◆ What this task involves: Write the records out again, keeping each line exactly as it is.

◆ Material:
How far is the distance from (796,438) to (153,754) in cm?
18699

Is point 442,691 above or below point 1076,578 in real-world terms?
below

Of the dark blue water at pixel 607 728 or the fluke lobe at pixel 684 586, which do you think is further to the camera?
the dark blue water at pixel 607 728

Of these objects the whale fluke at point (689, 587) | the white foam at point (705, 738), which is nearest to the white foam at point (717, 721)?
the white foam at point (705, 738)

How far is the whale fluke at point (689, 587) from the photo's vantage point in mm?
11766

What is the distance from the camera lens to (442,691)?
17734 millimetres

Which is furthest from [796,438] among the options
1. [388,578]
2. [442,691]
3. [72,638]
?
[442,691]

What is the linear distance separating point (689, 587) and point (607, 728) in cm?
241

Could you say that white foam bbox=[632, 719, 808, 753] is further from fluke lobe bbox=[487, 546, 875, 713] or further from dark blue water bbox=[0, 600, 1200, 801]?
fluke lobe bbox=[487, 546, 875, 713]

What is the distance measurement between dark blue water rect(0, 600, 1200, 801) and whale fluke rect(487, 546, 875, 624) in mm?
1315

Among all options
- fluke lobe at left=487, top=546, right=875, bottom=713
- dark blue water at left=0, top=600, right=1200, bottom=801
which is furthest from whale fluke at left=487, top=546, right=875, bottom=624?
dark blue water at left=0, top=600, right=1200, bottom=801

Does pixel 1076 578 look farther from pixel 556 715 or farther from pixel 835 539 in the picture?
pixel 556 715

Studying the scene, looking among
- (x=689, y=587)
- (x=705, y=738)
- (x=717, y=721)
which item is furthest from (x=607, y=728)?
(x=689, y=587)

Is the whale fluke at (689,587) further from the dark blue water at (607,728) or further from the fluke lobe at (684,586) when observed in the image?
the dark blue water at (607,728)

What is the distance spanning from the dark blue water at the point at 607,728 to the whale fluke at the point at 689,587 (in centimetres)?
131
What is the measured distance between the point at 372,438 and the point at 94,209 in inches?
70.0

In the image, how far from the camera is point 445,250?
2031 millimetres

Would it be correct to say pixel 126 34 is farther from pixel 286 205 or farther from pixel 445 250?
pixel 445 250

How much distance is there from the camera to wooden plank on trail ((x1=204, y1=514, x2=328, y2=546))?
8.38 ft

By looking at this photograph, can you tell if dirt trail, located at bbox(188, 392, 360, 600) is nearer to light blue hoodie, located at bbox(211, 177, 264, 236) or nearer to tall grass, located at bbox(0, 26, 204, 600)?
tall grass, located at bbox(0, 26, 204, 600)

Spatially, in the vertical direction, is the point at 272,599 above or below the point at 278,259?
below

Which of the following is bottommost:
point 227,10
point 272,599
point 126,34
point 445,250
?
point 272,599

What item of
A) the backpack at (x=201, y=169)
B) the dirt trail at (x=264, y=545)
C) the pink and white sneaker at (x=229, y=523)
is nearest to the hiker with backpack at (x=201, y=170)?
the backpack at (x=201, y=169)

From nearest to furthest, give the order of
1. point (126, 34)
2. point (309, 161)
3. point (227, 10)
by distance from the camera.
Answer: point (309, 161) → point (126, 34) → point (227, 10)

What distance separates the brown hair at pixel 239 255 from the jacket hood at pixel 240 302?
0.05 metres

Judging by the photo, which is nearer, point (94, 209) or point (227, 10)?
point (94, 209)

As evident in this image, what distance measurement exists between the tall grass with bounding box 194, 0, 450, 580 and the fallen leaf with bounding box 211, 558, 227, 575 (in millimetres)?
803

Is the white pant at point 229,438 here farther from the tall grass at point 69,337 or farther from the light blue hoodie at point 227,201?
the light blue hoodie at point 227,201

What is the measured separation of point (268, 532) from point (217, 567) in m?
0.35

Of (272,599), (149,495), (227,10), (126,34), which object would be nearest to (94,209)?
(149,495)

◆ The completed task:
How far is the distance from (796,438) to (153,754) in cm?
18699

Is point 442,691 above or below point 1076,578 in real-world terms?
below

Of the dark blue water at pixel 607 728 or the fluke lobe at pixel 684 586, which do you think is further to the camera?
the dark blue water at pixel 607 728

Of these objects the whale fluke at point (689, 587) | the white foam at point (705, 738), which is nearest to the white foam at point (717, 721)?
the white foam at point (705, 738)

How far is the whale fluke at point (689, 587) from the photo's vantage point in mm?
11766

What is the distance from the camera lens to (442,691)?
17734 millimetres

Which is furthest from [796,438] among the options
1. [388,578]
2. [442,691]
3. [72,638]
?
[442,691]

What is the linear distance separating point (689, 587) and point (607, 728) in cm?
241

Could you say that white foam bbox=[632, 719, 808, 753] is further from fluke lobe bbox=[487, 546, 875, 713] or further from dark blue water bbox=[0, 600, 1200, 801]?
fluke lobe bbox=[487, 546, 875, 713]

What is the distance measurement between dark blue water rect(0, 600, 1200, 801) and whale fluke rect(487, 546, 875, 624) in mm?
1315

Among all options
- fluke lobe at left=487, top=546, right=875, bottom=713
- dark blue water at left=0, top=600, right=1200, bottom=801
which is furthest from whale fluke at left=487, top=546, right=875, bottom=624?
dark blue water at left=0, top=600, right=1200, bottom=801

Does pixel 1076 578 look farther from pixel 556 715 or farther from pixel 835 539 in the picture?
pixel 556 715

Studying the scene, looking among
- (x=689, y=587)
- (x=705, y=738)
- (x=717, y=721)
which item is furthest from (x=607, y=728)?
(x=689, y=587)

Is the whale fluke at (689,587) further from the dark blue water at (607,728) or further from the fluke lobe at (684,586) when observed in the image?
the dark blue water at (607,728)

What is the distance spanning from the dark blue water at the point at 607,728 to the whale fluke at the point at 689,587 (in centimetres)?
131
What is the measured distance between the point at 372,438 and the point at 94,209 in inches?
70.0

In the image, how far from the camera is point 445,250?
2031 millimetres

Would it be correct to say pixel 126 34 is farther from pixel 286 205 or farther from pixel 445 250?
pixel 445 250

How much distance is there from the camera to wooden plank on trail ((x1=204, y1=514, x2=328, y2=546))?
8.38 ft

By looking at this photograph, can you tell if dirt trail, located at bbox(188, 392, 360, 600) is nearer to light blue hoodie, located at bbox(211, 177, 264, 236) or nearer to tall grass, located at bbox(0, 26, 204, 600)?
tall grass, located at bbox(0, 26, 204, 600)

Spatially, in the vertical direction, is the point at 272,599 above or below the point at 278,259?
below

Which of the following is bottommost:
point 227,10
point 272,599
point 126,34
point 445,250
?
point 272,599

What item of
A) the backpack at (x=201, y=169)
B) the dirt trail at (x=264, y=545)
C) the pink and white sneaker at (x=229, y=523)
is nearest to the hiker with backpack at (x=201, y=170)?
the backpack at (x=201, y=169)

From nearest to furthest, give the order of
1. point (126, 34)
2. point (309, 161)
3. point (227, 10)
by distance from the camera.
Answer: point (309, 161) → point (126, 34) → point (227, 10)

What distance separates the brown hair at pixel 239 255 from the jacket hood at pixel 240 302?
0.05 metres

Judging by the photo, which is nearer, point (94, 209) or point (227, 10)?
point (94, 209)

As evident in this image, what distance measurement exists between the tall grass with bounding box 194, 0, 450, 580 and the fallen leaf with bounding box 211, 558, 227, 575 (in millimetres)?
803

Is the white pant at point 229,438 here farther from the tall grass at point 69,337 or farther from the light blue hoodie at point 227,201?
the light blue hoodie at point 227,201

What is the measured separation of point (268, 532) from point (217, 567) in m?
0.35

Of (272,599), (149,495), (227,10), (126,34), which object would be nearest to (94,209)?
(149,495)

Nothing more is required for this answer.